The assignment was to choose one thing in your home you truly treasure.
Okay, I can do that. Looking at and looking over the things, the stuff, the junk that filled the house, I wondered why it had come to be here. Whatever use was much of it.
Suddenly, the light flashed. I knew my treasures were not things or stuff or junk. I treasure memories.
Sitting on the rocks on Lake Superior’s shore, feet dangling in the frigid waters, watching a black dot on the far west horizon become a huge floating iron ore boat drifting off to become a black dot on the far away eastern horizon, listening to my mother tell stories of Paul Bunyan and his blue ox, believing Mother who told us if we were really quiet that we’d hear Indian moccasins walking by in back of us. We believed her stories and Indian legends.

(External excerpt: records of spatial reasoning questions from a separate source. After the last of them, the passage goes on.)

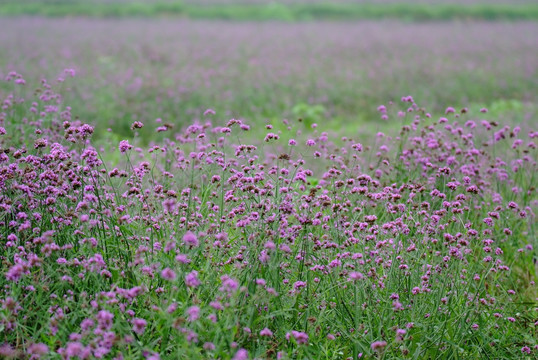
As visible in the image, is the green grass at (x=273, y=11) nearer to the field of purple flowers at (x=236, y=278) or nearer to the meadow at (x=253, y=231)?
the meadow at (x=253, y=231)

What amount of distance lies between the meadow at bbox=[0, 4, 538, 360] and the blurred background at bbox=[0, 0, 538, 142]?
0.09m

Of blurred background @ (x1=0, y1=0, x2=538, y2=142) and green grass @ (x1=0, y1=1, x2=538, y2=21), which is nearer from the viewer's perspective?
blurred background @ (x1=0, y1=0, x2=538, y2=142)

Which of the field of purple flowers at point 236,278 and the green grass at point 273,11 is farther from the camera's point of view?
the green grass at point 273,11

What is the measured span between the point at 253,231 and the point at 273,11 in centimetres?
2248

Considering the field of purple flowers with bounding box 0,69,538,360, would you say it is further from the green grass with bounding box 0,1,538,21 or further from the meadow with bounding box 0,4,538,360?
the green grass with bounding box 0,1,538,21

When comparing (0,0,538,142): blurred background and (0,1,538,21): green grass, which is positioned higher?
(0,1,538,21): green grass

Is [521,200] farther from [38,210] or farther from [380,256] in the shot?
[38,210]

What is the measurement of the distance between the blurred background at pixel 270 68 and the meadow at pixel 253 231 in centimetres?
9

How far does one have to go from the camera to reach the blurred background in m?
8.93

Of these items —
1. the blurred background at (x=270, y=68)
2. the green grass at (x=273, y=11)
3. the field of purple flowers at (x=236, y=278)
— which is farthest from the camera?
the green grass at (x=273, y=11)

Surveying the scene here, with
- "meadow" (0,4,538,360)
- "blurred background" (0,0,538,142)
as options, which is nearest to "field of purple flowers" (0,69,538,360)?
"meadow" (0,4,538,360)

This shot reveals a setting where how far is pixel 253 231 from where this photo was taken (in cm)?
288

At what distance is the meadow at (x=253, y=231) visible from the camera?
2.49 meters

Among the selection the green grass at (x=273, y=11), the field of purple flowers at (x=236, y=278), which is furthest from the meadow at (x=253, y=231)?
the green grass at (x=273, y=11)
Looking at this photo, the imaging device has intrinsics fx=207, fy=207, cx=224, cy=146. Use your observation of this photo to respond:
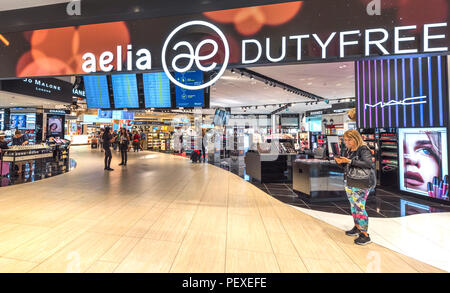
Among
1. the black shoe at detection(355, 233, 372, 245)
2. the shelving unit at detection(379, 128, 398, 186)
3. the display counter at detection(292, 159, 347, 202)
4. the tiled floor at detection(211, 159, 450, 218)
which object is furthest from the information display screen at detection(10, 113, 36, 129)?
the shelving unit at detection(379, 128, 398, 186)

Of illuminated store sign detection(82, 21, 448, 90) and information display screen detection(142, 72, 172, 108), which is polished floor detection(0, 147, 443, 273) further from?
information display screen detection(142, 72, 172, 108)

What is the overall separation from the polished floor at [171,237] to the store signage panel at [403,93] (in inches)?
135

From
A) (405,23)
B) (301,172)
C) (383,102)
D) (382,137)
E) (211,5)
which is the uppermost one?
(211,5)

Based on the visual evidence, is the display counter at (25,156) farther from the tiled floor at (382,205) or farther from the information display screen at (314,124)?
the information display screen at (314,124)

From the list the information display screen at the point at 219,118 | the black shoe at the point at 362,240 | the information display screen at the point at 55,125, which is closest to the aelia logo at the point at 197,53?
the black shoe at the point at 362,240

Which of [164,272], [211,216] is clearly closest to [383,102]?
[211,216]

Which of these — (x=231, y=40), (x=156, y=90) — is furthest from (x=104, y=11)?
(x=156, y=90)

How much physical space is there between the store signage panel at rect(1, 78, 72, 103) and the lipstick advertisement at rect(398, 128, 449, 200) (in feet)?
34.8

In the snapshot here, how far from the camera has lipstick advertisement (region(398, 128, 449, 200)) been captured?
14.7ft

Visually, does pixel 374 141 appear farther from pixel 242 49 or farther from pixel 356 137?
pixel 242 49

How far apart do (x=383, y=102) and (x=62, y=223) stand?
6889 mm

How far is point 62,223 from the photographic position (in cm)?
290
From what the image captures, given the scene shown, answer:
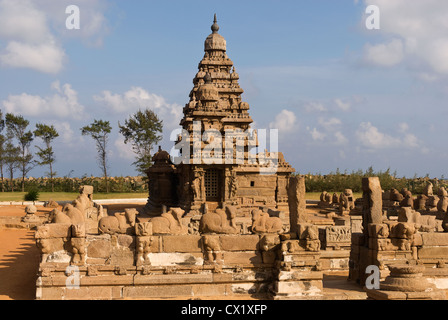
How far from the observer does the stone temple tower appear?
2595 centimetres

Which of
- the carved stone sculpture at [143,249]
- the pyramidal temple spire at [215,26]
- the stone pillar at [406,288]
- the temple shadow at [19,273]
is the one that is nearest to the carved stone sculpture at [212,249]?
the carved stone sculpture at [143,249]

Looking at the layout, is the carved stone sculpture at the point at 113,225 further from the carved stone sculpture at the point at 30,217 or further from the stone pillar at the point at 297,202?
the carved stone sculpture at the point at 30,217

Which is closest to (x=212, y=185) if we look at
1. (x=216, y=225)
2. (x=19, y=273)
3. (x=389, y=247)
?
(x=19, y=273)

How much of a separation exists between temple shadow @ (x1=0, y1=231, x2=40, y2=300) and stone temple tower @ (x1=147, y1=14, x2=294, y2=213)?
10673 millimetres

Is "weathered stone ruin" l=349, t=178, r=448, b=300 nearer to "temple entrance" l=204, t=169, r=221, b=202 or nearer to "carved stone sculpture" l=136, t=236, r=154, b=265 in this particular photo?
"carved stone sculpture" l=136, t=236, r=154, b=265

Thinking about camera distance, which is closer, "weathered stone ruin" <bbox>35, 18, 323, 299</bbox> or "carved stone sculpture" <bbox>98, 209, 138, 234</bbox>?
"weathered stone ruin" <bbox>35, 18, 323, 299</bbox>

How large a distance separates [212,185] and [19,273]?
47.8 feet

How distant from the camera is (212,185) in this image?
26828 millimetres

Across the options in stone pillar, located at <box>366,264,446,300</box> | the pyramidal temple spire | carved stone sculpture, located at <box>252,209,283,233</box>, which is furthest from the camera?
the pyramidal temple spire

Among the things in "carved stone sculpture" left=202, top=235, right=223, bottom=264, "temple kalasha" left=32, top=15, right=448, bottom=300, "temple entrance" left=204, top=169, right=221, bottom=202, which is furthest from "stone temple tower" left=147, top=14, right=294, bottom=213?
"carved stone sculpture" left=202, top=235, right=223, bottom=264

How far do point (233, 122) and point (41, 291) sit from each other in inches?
922
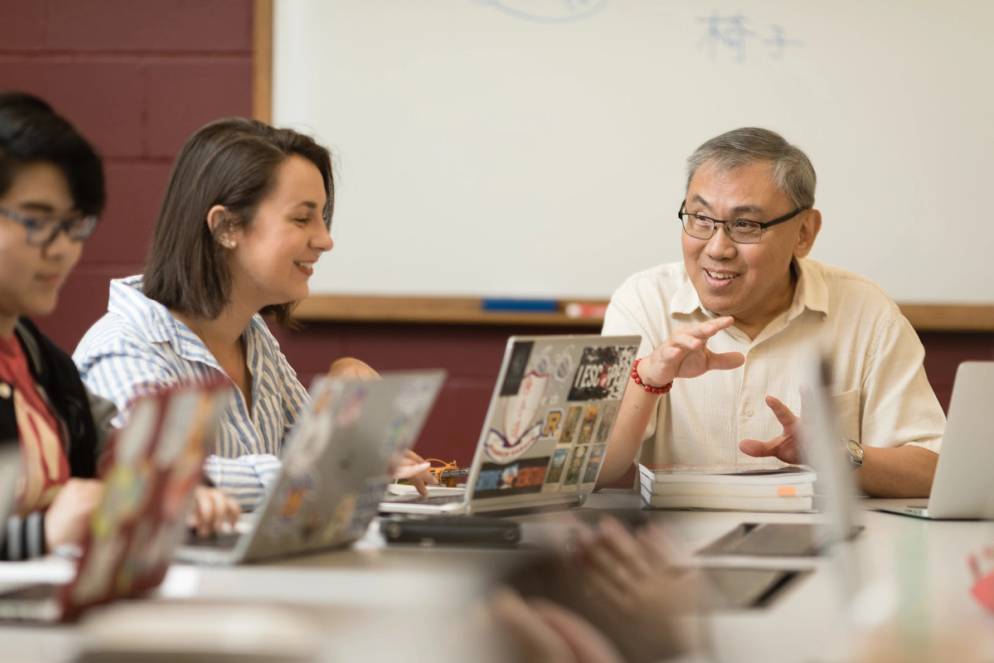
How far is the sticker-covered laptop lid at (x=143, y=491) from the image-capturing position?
1010mm

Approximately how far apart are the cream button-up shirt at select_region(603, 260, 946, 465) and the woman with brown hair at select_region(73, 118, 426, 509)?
570 mm

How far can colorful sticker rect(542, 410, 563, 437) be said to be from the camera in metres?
1.72

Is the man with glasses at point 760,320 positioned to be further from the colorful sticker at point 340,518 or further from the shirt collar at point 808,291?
the colorful sticker at point 340,518

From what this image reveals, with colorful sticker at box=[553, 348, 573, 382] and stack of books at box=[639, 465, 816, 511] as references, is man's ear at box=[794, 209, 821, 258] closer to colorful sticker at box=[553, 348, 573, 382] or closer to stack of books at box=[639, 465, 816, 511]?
stack of books at box=[639, 465, 816, 511]

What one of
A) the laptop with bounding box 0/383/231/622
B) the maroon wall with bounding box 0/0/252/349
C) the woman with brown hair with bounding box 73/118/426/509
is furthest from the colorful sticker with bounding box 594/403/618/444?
the maroon wall with bounding box 0/0/252/349

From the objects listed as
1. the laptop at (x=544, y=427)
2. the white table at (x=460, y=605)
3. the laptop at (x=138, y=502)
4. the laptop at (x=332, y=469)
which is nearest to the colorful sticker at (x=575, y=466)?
the laptop at (x=544, y=427)

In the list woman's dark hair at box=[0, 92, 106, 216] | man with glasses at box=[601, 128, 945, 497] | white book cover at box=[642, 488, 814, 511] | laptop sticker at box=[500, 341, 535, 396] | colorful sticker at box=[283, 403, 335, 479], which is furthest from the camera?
man with glasses at box=[601, 128, 945, 497]

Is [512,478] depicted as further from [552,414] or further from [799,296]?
[799,296]

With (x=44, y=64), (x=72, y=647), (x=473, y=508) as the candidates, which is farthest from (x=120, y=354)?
(x=44, y=64)

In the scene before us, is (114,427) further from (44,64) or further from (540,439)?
(44,64)

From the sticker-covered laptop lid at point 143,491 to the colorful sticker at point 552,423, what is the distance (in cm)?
67

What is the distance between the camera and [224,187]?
212 centimetres

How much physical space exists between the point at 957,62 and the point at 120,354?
190cm

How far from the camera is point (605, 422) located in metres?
1.83
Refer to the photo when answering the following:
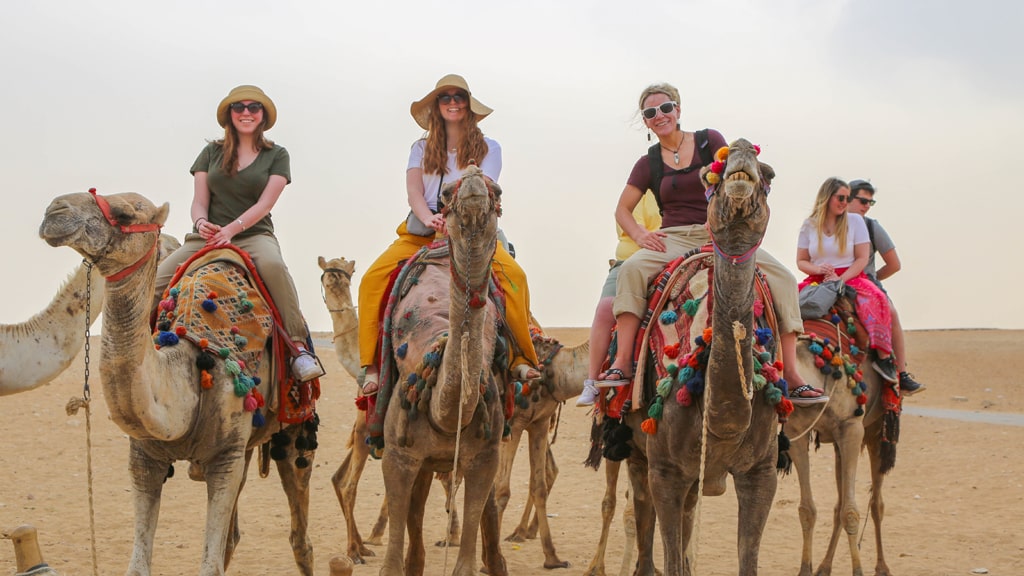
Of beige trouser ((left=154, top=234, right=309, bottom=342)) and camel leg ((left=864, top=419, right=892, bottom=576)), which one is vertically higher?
beige trouser ((left=154, top=234, right=309, bottom=342))

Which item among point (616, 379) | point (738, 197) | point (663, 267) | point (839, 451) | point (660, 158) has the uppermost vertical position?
point (660, 158)

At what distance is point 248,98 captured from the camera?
856 cm

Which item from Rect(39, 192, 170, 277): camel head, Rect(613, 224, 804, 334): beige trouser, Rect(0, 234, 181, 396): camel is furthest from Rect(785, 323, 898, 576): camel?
Rect(39, 192, 170, 277): camel head

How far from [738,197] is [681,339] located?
155cm

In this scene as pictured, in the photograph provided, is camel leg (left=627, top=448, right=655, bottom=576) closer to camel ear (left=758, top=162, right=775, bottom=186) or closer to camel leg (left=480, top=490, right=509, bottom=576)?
camel leg (left=480, top=490, right=509, bottom=576)

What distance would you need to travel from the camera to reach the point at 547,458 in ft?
40.4

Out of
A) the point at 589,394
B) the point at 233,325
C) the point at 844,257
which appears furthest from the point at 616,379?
the point at 844,257

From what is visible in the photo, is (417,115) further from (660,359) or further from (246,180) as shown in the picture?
(660,359)

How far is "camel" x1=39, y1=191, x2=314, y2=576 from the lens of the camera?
18.1 ft

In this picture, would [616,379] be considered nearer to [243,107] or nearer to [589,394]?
[589,394]

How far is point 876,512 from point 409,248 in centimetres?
553

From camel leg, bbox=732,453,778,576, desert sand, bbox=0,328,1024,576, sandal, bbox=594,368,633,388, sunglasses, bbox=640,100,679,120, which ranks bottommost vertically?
desert sand, bbox=0,328,1024,576

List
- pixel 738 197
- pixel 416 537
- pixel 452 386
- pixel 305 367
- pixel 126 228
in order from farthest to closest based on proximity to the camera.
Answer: pixel 305 367
pixel 416 537
pixel 452 386
pixel 126 228
pixel 738 197

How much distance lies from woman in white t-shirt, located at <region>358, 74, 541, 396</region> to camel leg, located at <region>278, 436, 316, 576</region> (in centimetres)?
114
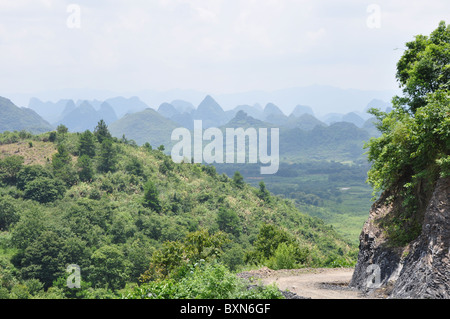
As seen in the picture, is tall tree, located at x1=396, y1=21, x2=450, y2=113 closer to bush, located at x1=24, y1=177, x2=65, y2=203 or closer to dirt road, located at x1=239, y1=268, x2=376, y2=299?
dirt road, located at x1=239, y1=268, x2=376, y2=299

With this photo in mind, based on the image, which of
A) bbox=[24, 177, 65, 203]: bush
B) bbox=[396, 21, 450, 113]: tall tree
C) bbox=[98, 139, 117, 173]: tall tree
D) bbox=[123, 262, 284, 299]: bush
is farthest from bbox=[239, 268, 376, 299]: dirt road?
bbox=[98, 139, 117, 173]: tall tree

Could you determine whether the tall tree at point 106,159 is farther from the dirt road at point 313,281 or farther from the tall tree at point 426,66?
the tall tree at point 426,66

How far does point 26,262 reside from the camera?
88.9 feet

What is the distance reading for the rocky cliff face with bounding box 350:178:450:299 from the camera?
8016 mm

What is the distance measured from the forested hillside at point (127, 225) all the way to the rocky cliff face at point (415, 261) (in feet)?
10.0

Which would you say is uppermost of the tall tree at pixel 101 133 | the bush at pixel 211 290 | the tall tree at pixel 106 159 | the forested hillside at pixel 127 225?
the tall tree at pixel 101 133

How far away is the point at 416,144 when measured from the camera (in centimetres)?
1002

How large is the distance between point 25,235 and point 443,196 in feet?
89.0

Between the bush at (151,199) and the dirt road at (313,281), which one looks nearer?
the dirt road at (313,281)

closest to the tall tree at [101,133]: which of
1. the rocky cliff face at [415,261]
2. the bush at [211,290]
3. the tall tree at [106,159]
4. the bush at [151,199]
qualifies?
the tall tree at [106,159]

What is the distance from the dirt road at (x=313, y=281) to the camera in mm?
10453

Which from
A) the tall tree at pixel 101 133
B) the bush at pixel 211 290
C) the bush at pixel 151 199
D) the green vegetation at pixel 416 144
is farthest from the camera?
the tall tree at pixel 101 133

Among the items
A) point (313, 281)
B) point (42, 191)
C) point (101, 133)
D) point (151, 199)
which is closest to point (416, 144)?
point (313, 281)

The first sight of the huge Rocky Mountains and the fear felt as we climbed for the top, holding tight to the rope that was safety if the feet slipped on the uneven rocks. It did happen. Thank heaven for the rope.
The thrill of driving a ten year old car pulling a fifteen foot house trailer across Canada on the Alcan Highway. The highway was a dirt path, sometimes wide enough for two cars to pass. Sitting inside the car stuck in the mud, waiting for a big commercial truck to pull us out. The trucker had to pull us out because the truck needed that space.
The fear when the roaring sound of a landslide nearly pushed the car and house trailer over the edge, down to the bottom of the ravine.
The sigh of relief when we saw the sign, “Entering Alaska.” We stopped, caught our breath, and wondered, “What were we thinking?”
Memories are my treasures. Treasures that fill my journals and fill the long days sitting in the back yard watching the clouds drift by, listening to the chirping birds.
So I’d bring my two 14 year old dachshunds to share. Dogs were not allowed so I brought not a thing, not a piece of stuff, not a bit of junk.